=== GIVEN TASK ===
Copy every item below word for word, leaving nothing out and changing nothing.

Collected data entries
----------

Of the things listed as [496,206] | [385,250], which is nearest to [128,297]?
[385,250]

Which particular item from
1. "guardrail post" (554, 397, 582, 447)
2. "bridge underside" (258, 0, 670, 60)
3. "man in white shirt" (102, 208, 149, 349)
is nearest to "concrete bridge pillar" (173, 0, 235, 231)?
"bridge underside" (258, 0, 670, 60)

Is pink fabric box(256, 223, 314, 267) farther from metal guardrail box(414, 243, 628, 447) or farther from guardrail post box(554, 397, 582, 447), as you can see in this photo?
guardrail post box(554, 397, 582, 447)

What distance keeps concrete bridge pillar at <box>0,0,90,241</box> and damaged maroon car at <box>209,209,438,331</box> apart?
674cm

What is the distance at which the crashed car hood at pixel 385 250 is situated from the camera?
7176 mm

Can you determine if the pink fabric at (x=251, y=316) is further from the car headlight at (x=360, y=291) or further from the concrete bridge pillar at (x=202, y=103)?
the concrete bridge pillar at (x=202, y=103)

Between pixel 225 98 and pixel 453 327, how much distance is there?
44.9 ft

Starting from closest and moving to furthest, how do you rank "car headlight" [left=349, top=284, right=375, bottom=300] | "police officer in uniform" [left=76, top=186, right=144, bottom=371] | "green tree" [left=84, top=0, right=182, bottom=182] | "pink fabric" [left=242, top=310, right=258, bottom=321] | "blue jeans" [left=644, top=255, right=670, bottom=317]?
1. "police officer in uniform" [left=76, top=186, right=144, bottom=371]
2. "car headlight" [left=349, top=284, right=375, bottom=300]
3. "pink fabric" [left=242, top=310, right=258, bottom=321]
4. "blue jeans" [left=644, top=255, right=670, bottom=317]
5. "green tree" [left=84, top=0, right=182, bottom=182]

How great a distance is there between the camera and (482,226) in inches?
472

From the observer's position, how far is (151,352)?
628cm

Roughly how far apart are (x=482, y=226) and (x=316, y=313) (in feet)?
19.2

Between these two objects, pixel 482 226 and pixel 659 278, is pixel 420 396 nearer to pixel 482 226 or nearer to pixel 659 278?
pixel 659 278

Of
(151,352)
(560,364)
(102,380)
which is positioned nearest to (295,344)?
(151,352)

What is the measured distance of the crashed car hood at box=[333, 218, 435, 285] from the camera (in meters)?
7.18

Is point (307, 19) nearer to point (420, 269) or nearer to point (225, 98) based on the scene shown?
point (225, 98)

----------

=== COMPLETE RESPONSE ===
Of the things listed as [496,206] | [385,250], which is nearest to [128,297]?
[385,250]

Which particular item from
1. "guardrail post" (554, 397, 582, 447)
2. "bridge underside" (258, 0, 670, 60)
3. "man in white shirt" (102, 208, 149, 349)
is nearest to "concrete bridge pillar" (173, 0, 235, 231)?
"bridge underside" (258, 0, 670, 60)

Is pink fabric box(256, 223, 314, 267) farther from metal guardrail box(414, 243, 628, 447) or farther from guardrail post box(554, 397, 582, 447), as you can see in this photo?
guardrail post box(554, 397, 582, 447)

What distance keeps concrete bridge pillar at <box>0,0,90,241</box> and damaged maroon car at <box>209,209,438,331</box> apart?
674cm

What is the distance at which the crashed car hood at pixel 385 250 is situated from the camera?
7176 mm

Can you determine if the pink fabric at (x=251, y=316) is further from the car headlight at (x=360, y=291) or further from the concrete bridge pillar at (x=202, y=103)?
the concrete bridge pillar at (x=202, y=103)

Between pixel 225 98 and pixel 453 327, how much distance is there?
44.9 ft

Starting from closest and moving to furthest, how do you rank "car headlight" [left=349, top=284, right=375, bottom=300] | "police officer in uniform" [left=76, top=186, right=144, bottom=371] | "green tree" [left=84, top=0, right=182, bottom=182] | "pink fabric" [left=242, top=310, right=258, bottom=321] | "blue jeans" [left=644, top=255, right=670, bottom=317]?
1. "police officer in uniform" [left=76, top=186, right=144, bottom=371]
2. "car headlight" [left=349, top=284, right=375, bottom=300]
3. "pink fabric" [left=242, top=310, right=258, bottom=321]
4. "blue jeans" [left=644, top=255, right=670, bottom=317]
5. "green tree" [left=84, top=0, right=182, bottom=182]

How great a distance is there between the camera and (482,226) in inches?
472

From the observer's position, how far is (151,352)?
628cm

Roughly how far apart are (x=482, y=226) and (x=316, y=313) (in feet)?
19.2

Between these two objects, pixel 482 226 and pixel 659 278, is pixel 420 396 nearer to pixel 482 226 or nearer to pixel 659 278?
pixel 659 278

Of
(151,352)
(560,364)
(102,380)
which is positioned nearest to (295,344)?
(151,352)

What is the measured distance of the crashed car hood at box=[333, 218, 435, 285] from the camera (in meters)?
7.18

Is point (307, 19) nearer to point (420, 269) or nearer to point (225, 98) based on the scene shown?
point (225, 98)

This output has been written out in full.